INSTRUCCIÓN 1 –
Responde con base en el fragmento:
(a) ¿En qué escalón de la escalinata del Congreso norteamericano se está de pie al comenzar?
(b) ¿En qué clase decía Igitur su frase favorita al empezar?
(c) ¿Cómo calificaba Igitur aprenderse el libro de texto empezando por el índice?
INSTRUCCIÓN 2 – Extrae literalmente del fragmento el pasaje que va desde «Esa era su frase» hasta «sus nuevos alumnos.», ambos incluidos.

FRAGMENTO DEL TEXTO –
Un mundo injusto

Un mundo injusto

LEO BEATO
Washington, D.C. Aquí de pie en el séptimo escalón de la escalinata del Congreso norteamericano nos asalta la memoria el recuerdo de Igitur, aquel sacerdote jesuita palenciano, profesor de filosofía en el Seminario Santo Tomás de Aquino en la década de los años cincuenta. Su apellido era compuesto: García-Valle, pero le llamábamos «Igitur» porque éste era su término favorito en el latín macarrónico de nuestra infancia. «Igitur, domine, lectionem hodierdam in latino sermone dic nobis» (pues entonces, señor, recítenos en latín la lección de hoy).

Esa era su frase favorita al empezar la clase de Universae Philosophiae. El problema era que había que empezar desde el final, no desde el principio. De derecha a izquierda, de atrás p’lante y de abajo p’rriba como si estuviéramos en el Medio Oriente. “Aprenderse el libro de texto empezando por el índice es muy higiénico”, exclamaba Igitur ante los ojos atónitos de sus nuevos alumnos.

ENTRADAS EXTRAÍDAS –
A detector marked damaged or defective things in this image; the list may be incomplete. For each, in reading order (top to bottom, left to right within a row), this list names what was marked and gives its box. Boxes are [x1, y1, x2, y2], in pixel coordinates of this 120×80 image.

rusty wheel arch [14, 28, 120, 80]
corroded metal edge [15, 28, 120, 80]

* * *

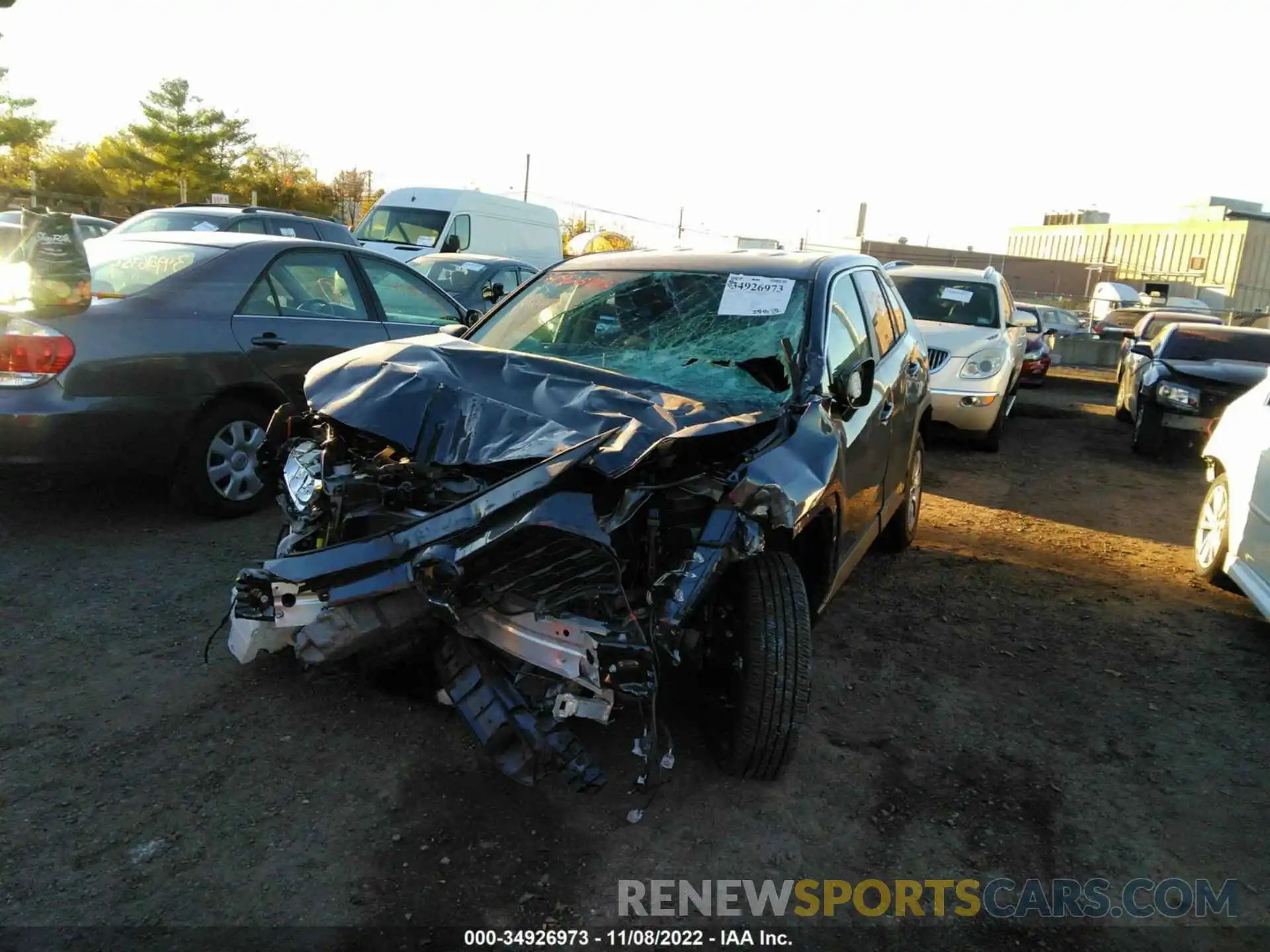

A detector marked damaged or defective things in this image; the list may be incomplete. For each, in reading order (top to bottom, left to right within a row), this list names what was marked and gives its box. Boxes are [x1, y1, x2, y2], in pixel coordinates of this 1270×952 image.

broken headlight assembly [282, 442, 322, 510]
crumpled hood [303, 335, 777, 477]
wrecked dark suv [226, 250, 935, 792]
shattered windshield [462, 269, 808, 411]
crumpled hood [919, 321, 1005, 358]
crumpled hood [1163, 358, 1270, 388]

==

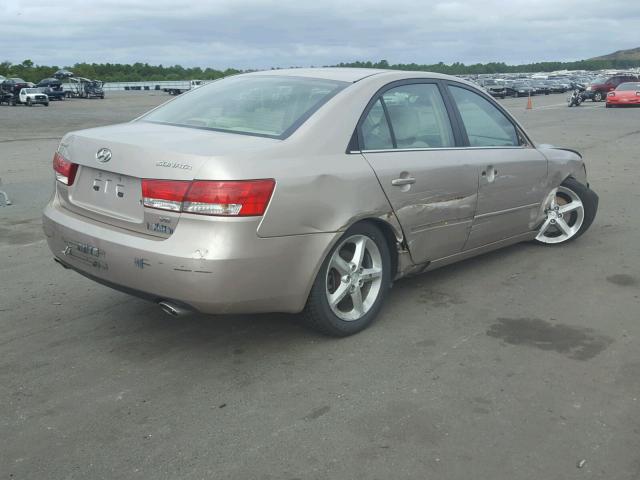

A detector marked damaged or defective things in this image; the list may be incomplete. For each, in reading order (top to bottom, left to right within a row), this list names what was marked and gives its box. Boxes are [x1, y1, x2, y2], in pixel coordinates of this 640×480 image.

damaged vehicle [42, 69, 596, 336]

RESPUESTA ESCRITA 1 –
(a) En el séptimo escalón.
(b) En la clase de Universae Philosophiae.
(c) Como algo «muy higiénico».

RESPUESTA ESCRITA 2 –
Esa era su frase favorita al empezar la clase de Universae Philosophiae. El problema era que había que empezar desde el final, no desde el principio. De derecha a izquierda, de atrás p’lante y de abajo p’rriba como si estuviéramos en el Medio Oriente. “Aprenderse el libro de texto empezando por el índice es muy higiénico”, exclamaba Igitur ante los ojos atónitos de sus nuevos alumnos.